§ PROBLEM DESCRIPTION: Rewrite the data from the line containing "Amongst the items" through the end of the data, keeping every line as it is except that each coordinate in the answers is raised by 21. Leave the pictures out.

Items from a dataset
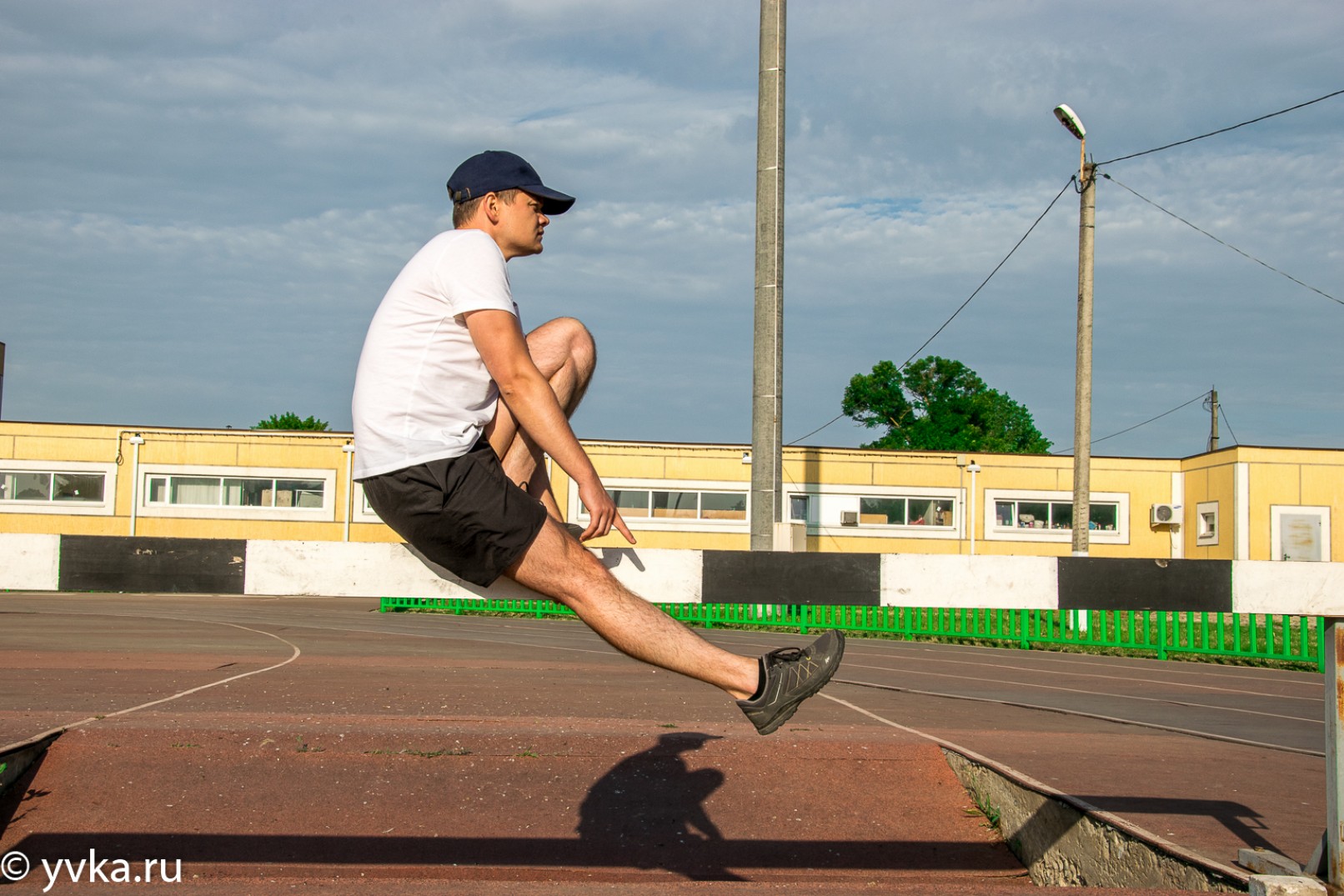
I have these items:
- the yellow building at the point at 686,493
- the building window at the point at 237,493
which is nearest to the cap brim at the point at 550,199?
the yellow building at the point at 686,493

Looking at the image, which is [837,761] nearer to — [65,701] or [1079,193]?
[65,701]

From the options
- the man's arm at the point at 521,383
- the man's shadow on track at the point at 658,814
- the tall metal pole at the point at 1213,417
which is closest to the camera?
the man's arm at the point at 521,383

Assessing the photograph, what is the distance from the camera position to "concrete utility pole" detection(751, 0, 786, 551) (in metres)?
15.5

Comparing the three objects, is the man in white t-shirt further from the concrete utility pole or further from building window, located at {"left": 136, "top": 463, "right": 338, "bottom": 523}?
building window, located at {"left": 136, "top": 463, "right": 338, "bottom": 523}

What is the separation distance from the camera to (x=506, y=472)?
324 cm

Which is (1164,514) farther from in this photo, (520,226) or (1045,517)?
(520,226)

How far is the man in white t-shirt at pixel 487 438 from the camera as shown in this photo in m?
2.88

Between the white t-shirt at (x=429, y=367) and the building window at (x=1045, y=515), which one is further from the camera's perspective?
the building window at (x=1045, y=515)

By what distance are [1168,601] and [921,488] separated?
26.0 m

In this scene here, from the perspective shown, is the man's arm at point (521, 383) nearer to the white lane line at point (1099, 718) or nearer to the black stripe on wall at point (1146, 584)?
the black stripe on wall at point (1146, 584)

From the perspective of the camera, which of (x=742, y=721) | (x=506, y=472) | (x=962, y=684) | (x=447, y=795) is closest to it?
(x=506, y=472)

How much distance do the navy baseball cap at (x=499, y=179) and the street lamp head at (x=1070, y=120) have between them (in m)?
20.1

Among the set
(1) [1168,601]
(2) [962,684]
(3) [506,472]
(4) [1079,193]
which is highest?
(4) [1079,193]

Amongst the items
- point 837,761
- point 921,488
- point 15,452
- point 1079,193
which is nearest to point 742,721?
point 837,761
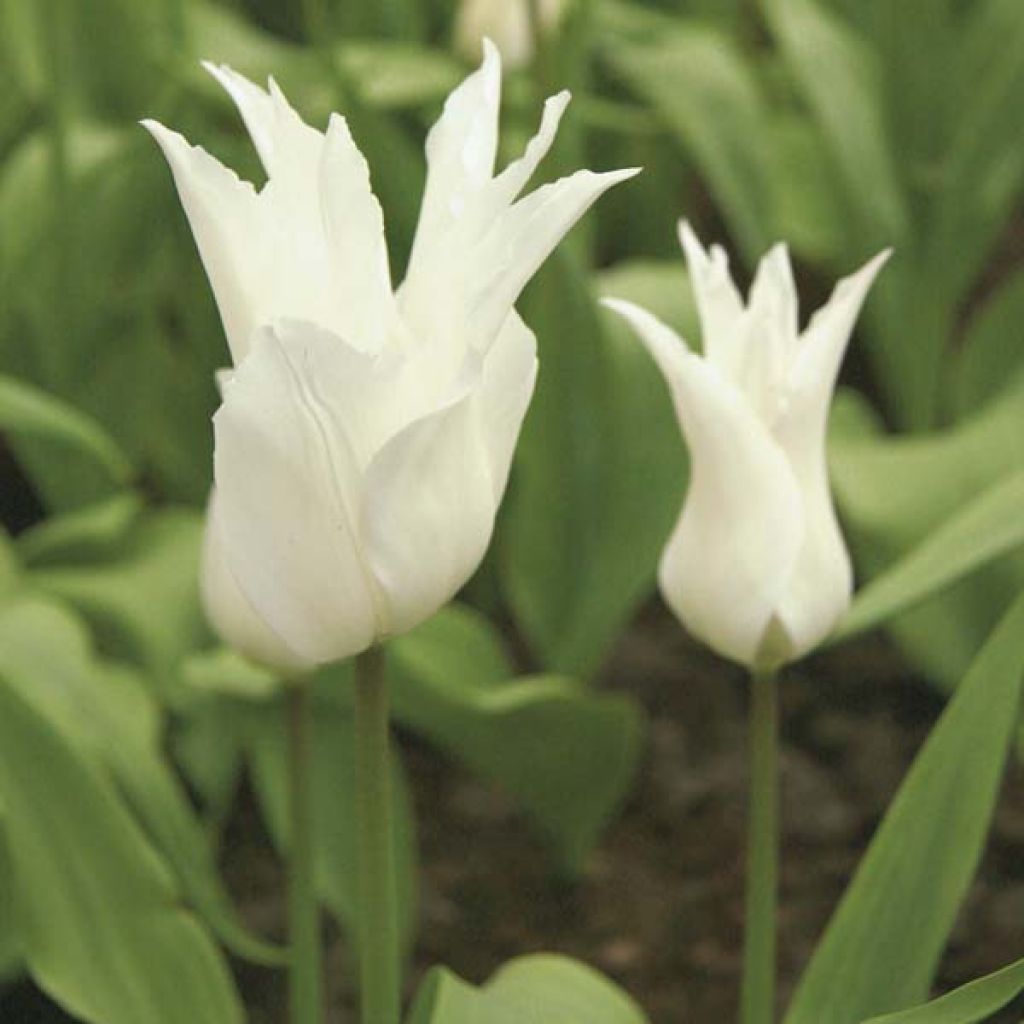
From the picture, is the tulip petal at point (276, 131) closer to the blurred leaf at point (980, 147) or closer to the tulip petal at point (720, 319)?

§ COMPLETE ANSWER:
Amongst the items
- point 837,761
- point 921,488
- point 15,452
- point 1079,193
which is nearest to point 742,721?
point 858,782
From the picture, is the tulip petal at point (276, 131) closer to the blurred leaf at point (980, 147) or closer to the tulip petal at point (720, 319)?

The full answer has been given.